StringsExplained

String utilities

Joiner

Joining together a sequence of strings with a separator can be unnecessarily tricky -- but it shouldn't be. If your sequence contains nulls, it can be even harder. The fluent style of Joiner makes it simple.

Joiner joiner = Joiner.on("; ").skipNulls();
return joiner.join("Harry", null, "Ron", "Hermione");

returns the string "Harry; Ron; Hermione". Alternately, instead of using skipNulls, you may specify a string to use instead of null with useForNull(String).

You may also use Joiner on objects, which will be converted using their toString() and then joined.

Joiner.on(",").join(Arrays.asList(1, 5, 7)); // returns "1,5,7"

Warning: joiner instances are always immutable. The joiner configuration methods will always return a new Joiner, which you must use to get the desired semantics.
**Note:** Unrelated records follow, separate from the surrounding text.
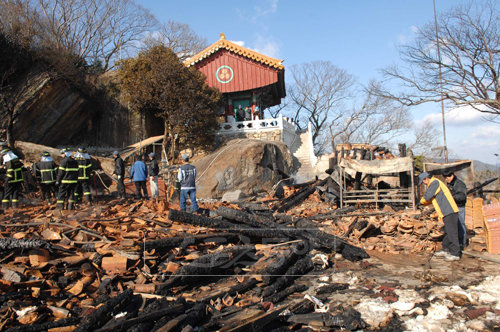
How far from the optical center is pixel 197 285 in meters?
5.23

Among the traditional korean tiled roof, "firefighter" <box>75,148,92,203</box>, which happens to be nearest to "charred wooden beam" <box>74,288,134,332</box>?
"firefighter" <box>75,148,92,203</box>

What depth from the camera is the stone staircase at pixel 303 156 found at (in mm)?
20975

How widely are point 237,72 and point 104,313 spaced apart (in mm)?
22085

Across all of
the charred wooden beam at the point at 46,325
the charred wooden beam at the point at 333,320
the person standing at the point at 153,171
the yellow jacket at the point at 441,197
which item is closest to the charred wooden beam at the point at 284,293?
the charred wooden beam at the point at 333,320

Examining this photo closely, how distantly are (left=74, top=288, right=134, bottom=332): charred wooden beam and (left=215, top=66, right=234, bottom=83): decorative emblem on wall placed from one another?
70.9 ft

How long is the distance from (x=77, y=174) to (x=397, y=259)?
809 cm

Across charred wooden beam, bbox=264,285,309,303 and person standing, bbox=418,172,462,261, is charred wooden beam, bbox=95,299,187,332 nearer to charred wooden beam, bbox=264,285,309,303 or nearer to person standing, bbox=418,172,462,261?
charred wooden beam, bbox=264,285,309,303

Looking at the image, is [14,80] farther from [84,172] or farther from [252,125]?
[252,125]

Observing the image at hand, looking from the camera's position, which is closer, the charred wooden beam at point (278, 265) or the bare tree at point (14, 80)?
the charred wooden beam at point (278, 265)

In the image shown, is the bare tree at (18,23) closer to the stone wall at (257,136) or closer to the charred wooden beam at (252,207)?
the stone wall at (257,136)

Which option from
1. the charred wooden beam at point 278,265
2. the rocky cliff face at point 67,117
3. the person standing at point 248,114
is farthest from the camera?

This makes any Joiner thread safe, and usable as a static final constant.

Splitter

The built in Java utilities for splitting strings have some quirky behaviors. For example, String.split silently discards trailing separators, and StringTokenizer respects exactly five whitespace characters and nothing else.

Quiz: What does ",a,,b,".split(",") return?

"", "a", "", "b", ""
null, "a", null, "b", null
"a", null, "b"
"a", "b"
None of the above

The correct answer is none of the above: "", "a", "", "b". Only trailing empty strings are skipped. What is this I don't even.

Splitter allows complete control over all this confusing behavior using a reassuringly straightforward fluent pattern.

Splitter.on(',')
    .trimResults()
    .omitEmptyStrings()
    .split("foo,bar,,   qux");

returns an Iterable<String> containing "foo", "bar", "qux". A Splitter may be set to split on any Pattern, char, String, or CharMatcher.

Base Factories

Method	Description	Example
`Splitter.on(char)`	Split on occurrences of a specific, individual character.	`Splitter.on(';')`
`Splitter.on(CharMatcher)`	Split on occurrences of any character in some category.	`Splitter.on(CharMatcher.BREAKING_WHITESPACE)` `Splitter.on(CharMatcher.anyOf(";,."))`
`Splitter.on(String)`	Split on a literal `String`.	`Splitter.on(", ")`
`Splitter.on(Pattern)` `Splitter.onPattern(String)`	Split on a regular expression.	`Splitter.onPattern("\r?\n")`
`Splitter.fixedLength(int)`	Splits strings into substrings of the specified fixed length. The last piece can be smaller than `length`, but will never be empty.	`Splitter.fixedLength(3)`

Modifiers

Method	Description	Example
`omitEmptyStrings()`	Automatically omits empty strings from the result.	`Splitter.on(',').omitEmptyStrings().split("a,,c,d")` returns `"a", "c", "d"`
`trimResults()`	Trims whitespace from the results; equivalent to `trimResults(CharMatcher.WHITESPACE)`.	`Splitter.on(',').trimResults().split("a, b, c, d")` returns `"a", "b", "c", "d"`
`trimResults(CharMatcher)`	Trims characters matching the specified `CharMatcher` from results.	`Splitter.on(',').trimResults(CharMatcher.is('_')).split("_a ,_b_ ,c__")` returns `"a ", "b_ ", "c"`.
`limit(int)`	Stops splitting after the specified number of strings have been returned.	`Splitter.on(',').limit(3).split("a,b,c,d")` returns `"a", "b", "c,d"`

If you wish to get a List, use splitToList() instead of split().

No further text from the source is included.